▶ _What this task involves_
In the records below, find the line with "Statistic: Sony's revenue", then retype it and every following line exactly, stopping after the line with "Factory Supply best". Leave the pictures out.

── Records provided ──

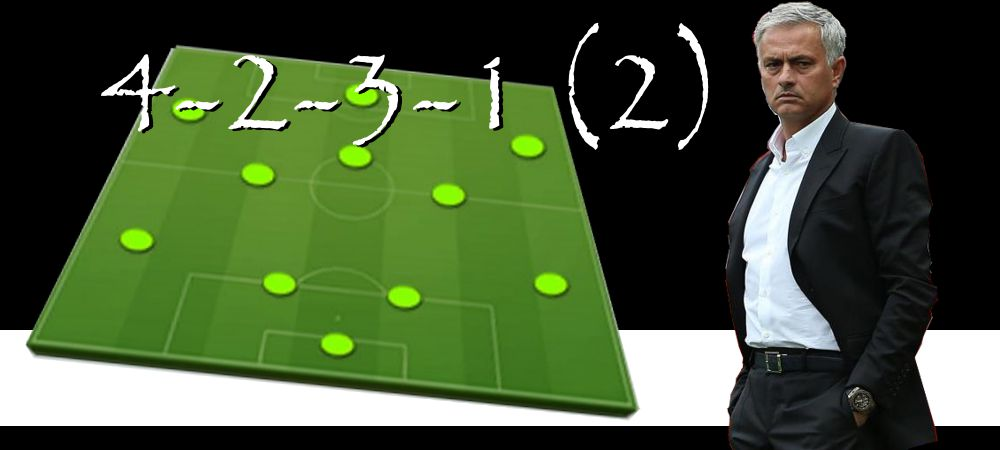 Táctica 4-2-3-1 (2)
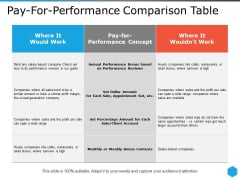 Pay For Performance Comparison Table Ppt PowerPoint Presentation Inspiration Microsoft
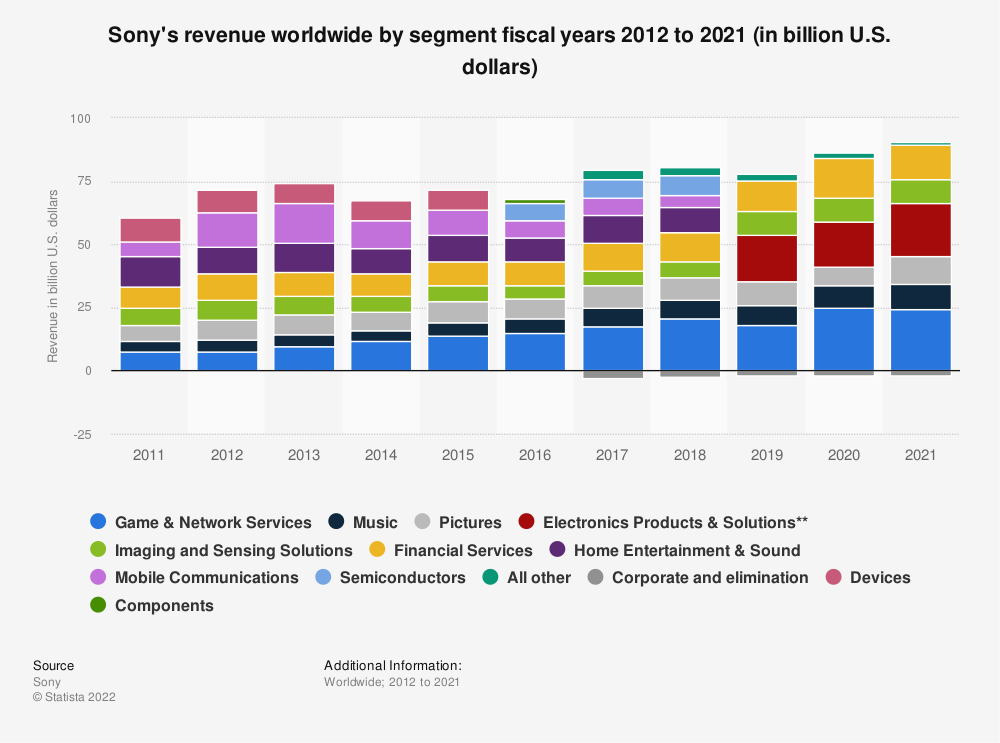 Statistic: Sony's revenue worldwide by segment fiscal years 2012 to 2014 (in billion U.S. dollars)* | Statista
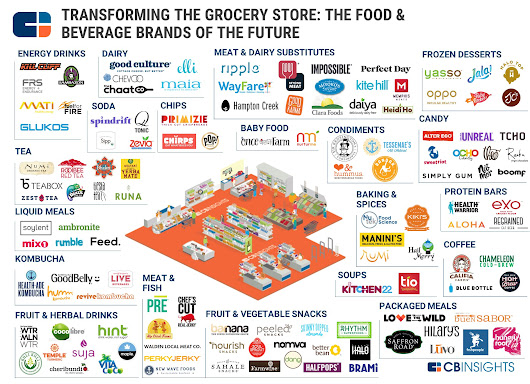 Attacking The Grocery Shelves: 120+ Food & Beverage Startups In One Infographic
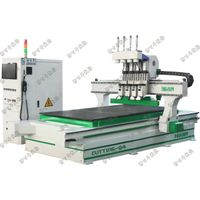 Factory Supply best price CNC Router machine ,wood working cnc router machine Q4
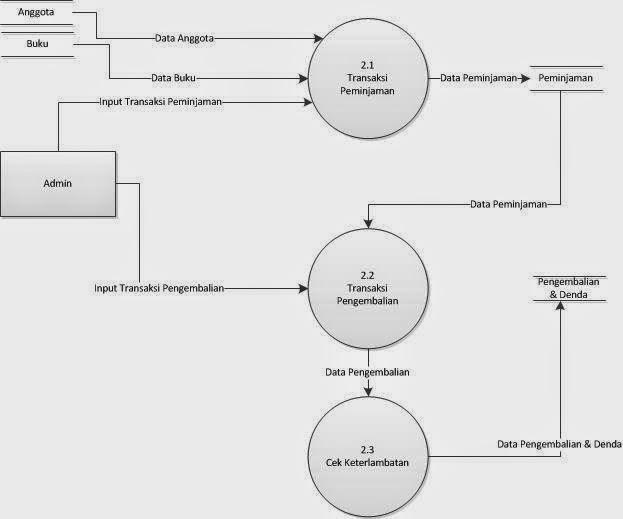 Dfd sistem informasi perpustakaan yang diusulkanmaulanablog dfd sistem informasi perpustakaan yang diusulkan ccuart Gallery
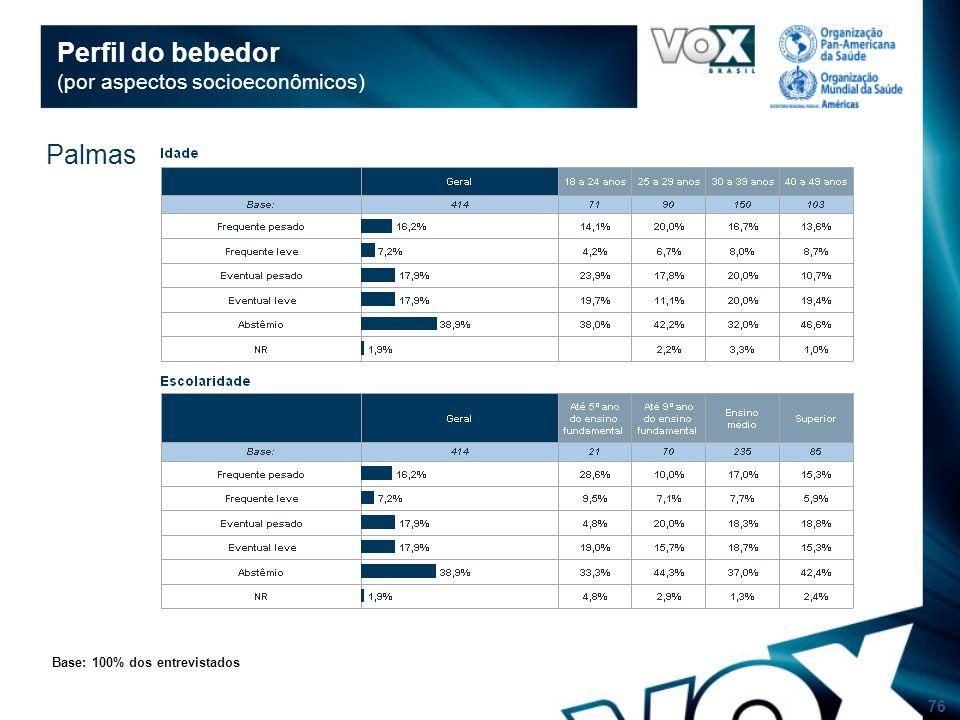 76 Perfil do bebedor (por aspectos socioeconômicos) Base: 100% dos entrevistados Palmas
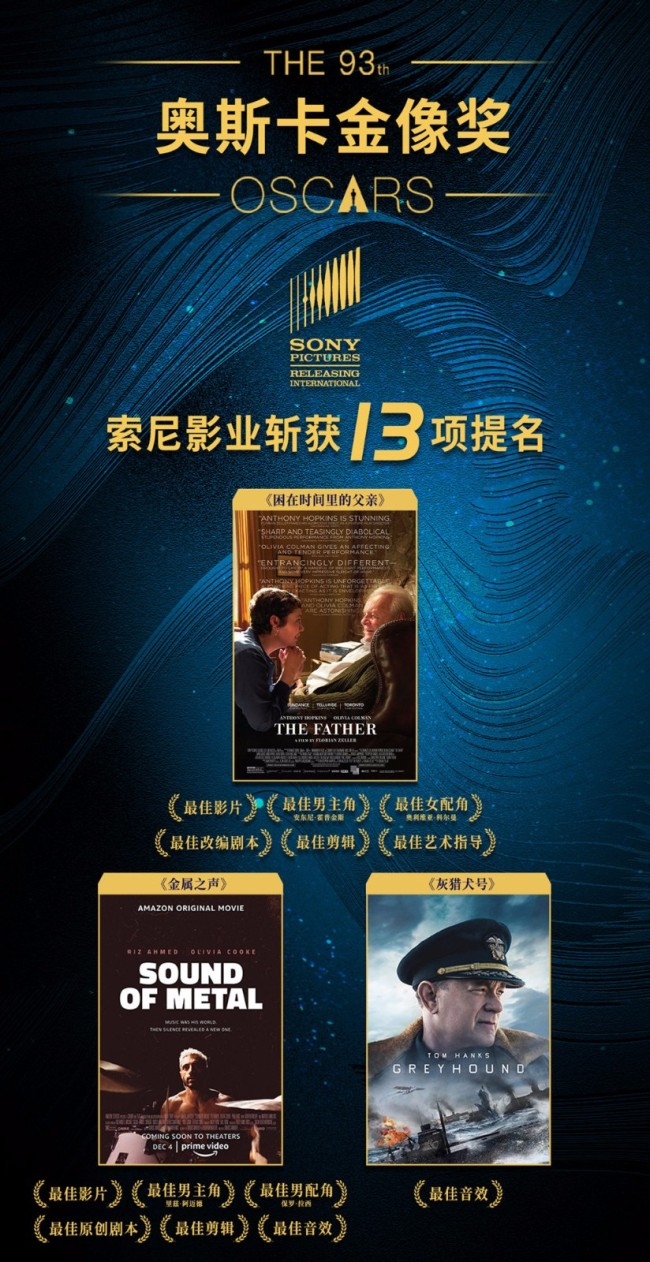 奥斯卡公布提名《困在时间里的父亲》获6项提名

───

▶ _Task response_
 Statistic: Sony's revenue worldwide by segment fiscal years 2012 to 2014 (in billion U.S. dollars)* | Statista
 Attacking The Grocery Shelves: 120+ Food & Beverage Startups In One Infographic
 Factory Supply best price CNC Router machine ,wood working cnc router machine Q4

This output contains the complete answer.